Na voz de Manuel Bandeira, os versos de “Evocação do Recife” lembram uma cidade que deixou marcas profundas no coração do poeta. Quando criança, viveu oito anos na capital e registrou recordações em vários trechos de sua obra, considerada um clássico da literatura brasileira. No próximo dia 13 de outubro, faz 50 anos que Bandeira morreu, aos 82 anos de idade. Deve ter ido embora pra Pasárgada, parodiando outro poema famoso do pernambucano, que remete a um mundo imaginário onde ele sonhava viver para sempre.
Manuel Bandeira nasceu no Recife em 19 de abril de 1886. Viveu no município até os quatro anos, depois se mudou e voltou à cidade para morar dos seis aos dez anos de idade. No sobrado 263, na rua da União, na Boa Vista, ficava a casa do seu avô materno, que foi inclusive deputado geral, onde o menino Manuel residiu e imortalizou personagens e versos. No casarão neoclássico, desde 1986 funciona o Espaço Pasárgada, que abriga produções literárias e atividades de artes e que foi criado para celebrar o centenário de nascimento do poeta. A gestora Marília Mendes destaca a importância da casa-museu: “Ele diz que esse tempo que viveu aqui, na rua da União, marcou a vida dele definitivamente e toda a sua obra. Aqui, a casa tem essa memória. Quem conhece os poemas de Manuel Bandeira, (…) chega aqui e se encanta por saber que ele viveu aqui. Isso é a maior poesia que essa casa tem.”

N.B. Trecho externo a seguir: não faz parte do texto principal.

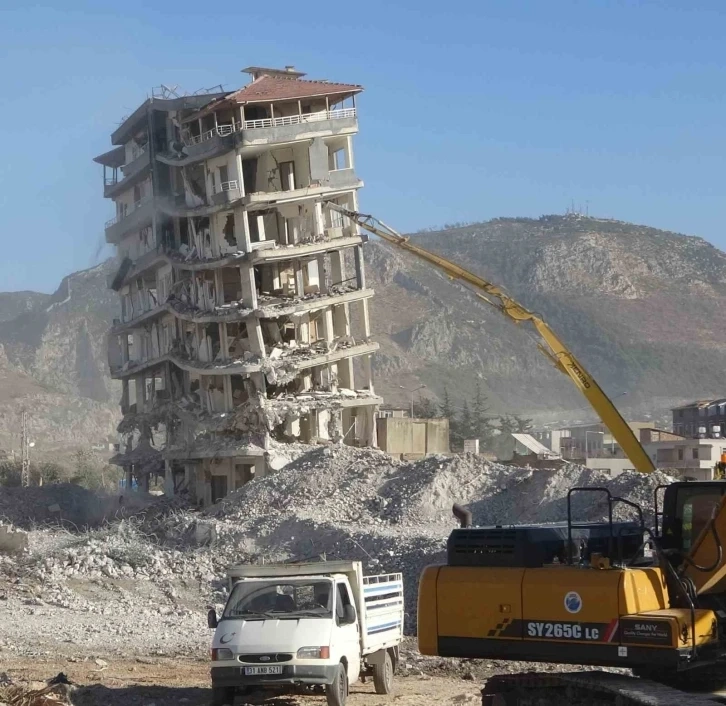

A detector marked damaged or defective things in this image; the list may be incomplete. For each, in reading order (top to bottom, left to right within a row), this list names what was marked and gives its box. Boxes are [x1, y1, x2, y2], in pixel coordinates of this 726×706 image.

damaged multi-story building [95, 66, 382, 504]
broken facade [96, 66, 382, 504]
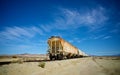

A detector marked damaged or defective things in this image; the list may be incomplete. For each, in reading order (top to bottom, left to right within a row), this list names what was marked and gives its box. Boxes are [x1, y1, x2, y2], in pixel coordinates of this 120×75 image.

rusty train car [47, 36, 87, 60]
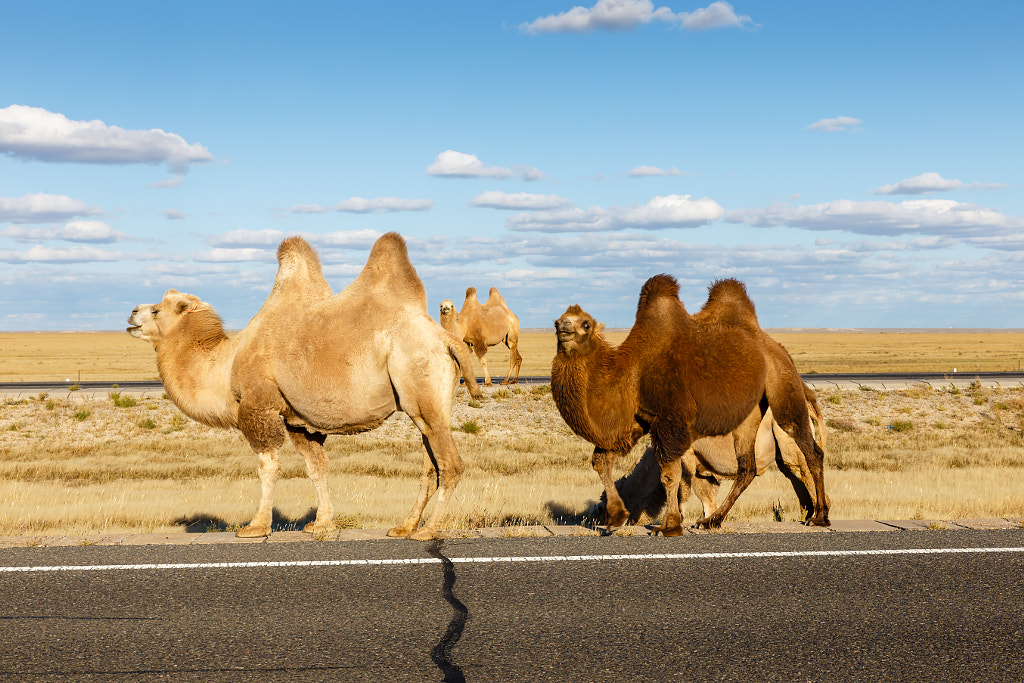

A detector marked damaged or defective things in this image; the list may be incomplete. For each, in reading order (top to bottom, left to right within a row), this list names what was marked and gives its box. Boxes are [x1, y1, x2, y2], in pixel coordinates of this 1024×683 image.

crack in asphalt [423, 540, 468, 683]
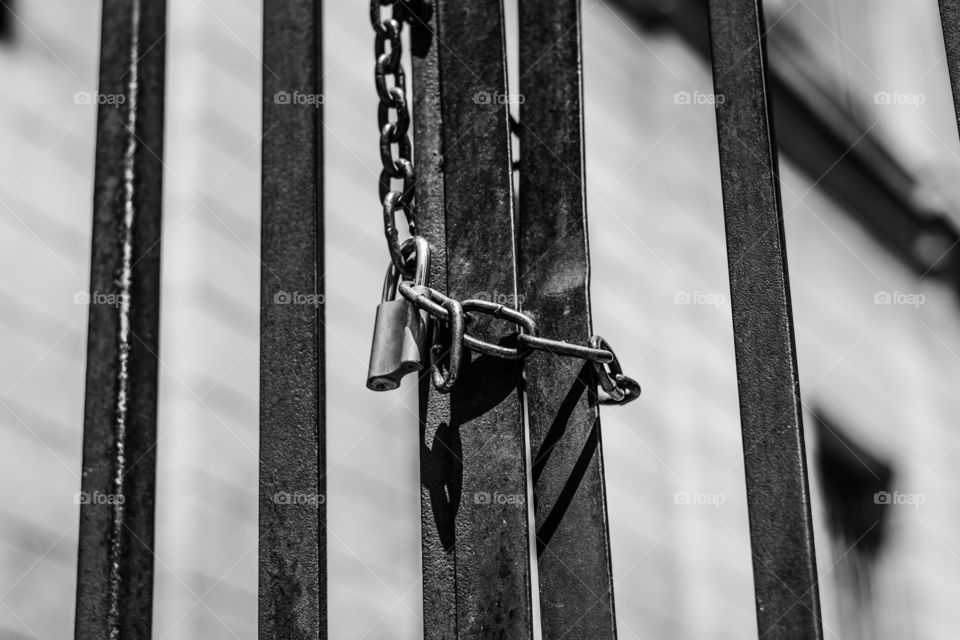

Esse Recife mítico está muito presente na obra de Bandeira, alinhavado com saudosismo e melancolia, e foi curiosamente despertado por um convite do sociólogo Gilberto Freyre, como relata o professor de graduação e pós-graduação em Letras da UFPE, Anco Márcio Vieira: “Gilberto Freyre, que era primo de Manuel Bandeira, manda uma carta para Bandeira pedindo que ele escreva um poema sobre o Recife. Bandeira (…) acha aquilo estranhíssimo e até manda outra carta para Mário de Andrade dizendo: meu primo Gilberto Freyre pediu pra eu escrever um poema sobre o Recife. Mas eu nunca escrevi poema por encomenda. Uma semana depois ele escreve outra carta para Mário de Andrade dizendo: escrevi um poema que saiu de uma vez só.”
Manuel Bandeira é um dos grandes escritores do século 20. É considerado o precursor do modernismo, movimento literário e artístico que rompeu com o tradicionalismo e instituiu o verso livre, sem a obrigatoriedade da contagem de sílabas. Autor de quatro livros sobre Bandeira, o escritor André Cervinskis destaca a importância do poeta nesse contexto: “Ele era como se fosse o pai, a pessoa que aconselhava, que tinha muita amizade com os expoentes da época. Ele tinha uma influência muito grande na elite cultural do Rio de Janeiro. Poetas jovens, iam conversar com ele.”
O professor Anco Márcio define o perfil de Bandeira: “O poeta das coisas simples, (…) que usa palavras cotidianas, mas na verdade a sua poesia encerra uma profundidade imensa, uma reflexão imensa sobre o homem, o dia a dia, as injustiças sociais.”
O habitante do mundo imaginário de Pasárgada escreveu prosa, crônicas, ensaios, traduções, críticas de arte e antologias. Sua obra tem também toques de ironia, erotismo e crítica social. Marília Mendes ressalta esse último aspecto: “Manuel Bandeira era um poeta que tinha muita consciência do espaço em que ele vivia. Ele usava também a poesia como um instrumento de luta e de reivindicação das necessidades que ele via.”
André Cervinskis complementa, observando o lado crítico do cronista: “Tem uma crônica onde ele diz: eu queria o Recife da minha infância egoisticamente. E o Recife hoje é uma cidade sem jardins. Recife agora está com arranhas-céus, com trânsito.”
O primeiro livro de Bandeira foi “A Cinza das Horas”, de 1917, e o último, Estrela da Vida Inteira, de 1965. Professor e membro da Academia Brasileira de Letras, ele passou a vida sob a sombra da morte, porque ficou tuberculoso em 1904, o que atrapalhou seus estudos e fez com que precisasse de tratamento no Brasil e na Suíça.
Em homenagem à morte do escritor, a Escola Poeta Manuel Bandeira, na Ilha do Leite, vai promover apresentações de poemas e outros trabalhos de alunos do Ensino Médio na Feira de Conhecimentos, em outubro.
A presença de Bandeira na cidade será também lembrada com exposições, palestras e saraus do Espaço Pasárgada e com uma trilha a pé organizada pela prefeitura, no próximo dia 20 de outubro, das duas às quatro e meia da tarde, com saída da praça do Arsenal, no Bairro do Recife.